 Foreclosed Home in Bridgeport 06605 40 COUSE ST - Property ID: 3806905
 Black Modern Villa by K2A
==
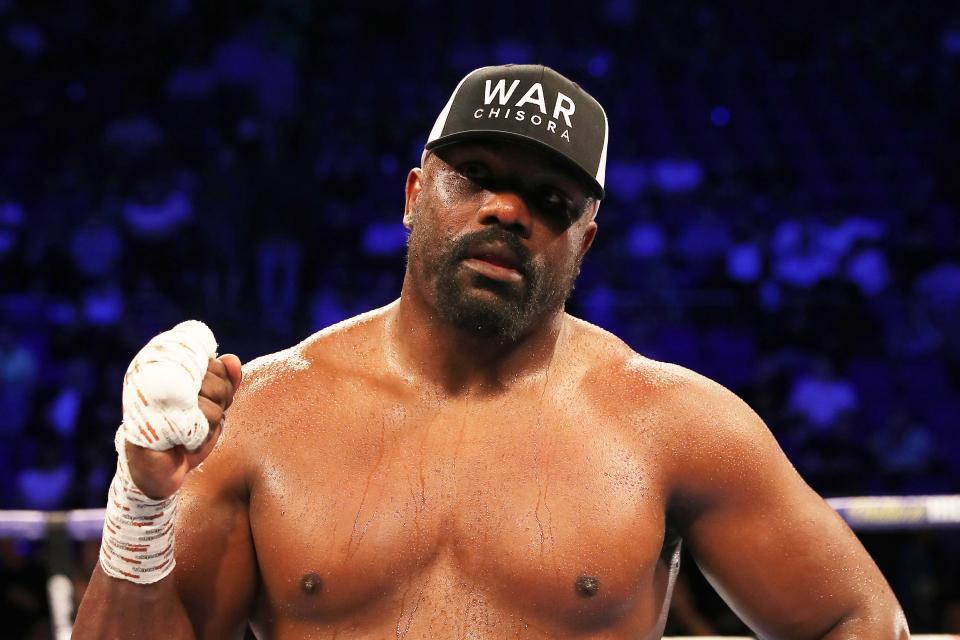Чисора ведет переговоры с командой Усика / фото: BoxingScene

## Task to complete
Only the lines above from the one with "Foreclosed Home in" through the one with "Black Modern Villa by K2A" should be duplicated, character for character.

## Result of this exercise
 Foreclosed Home in Bridgeport 06605 40 COUSE ST - Property ID: 3806905
 Black Modern Villa by K2A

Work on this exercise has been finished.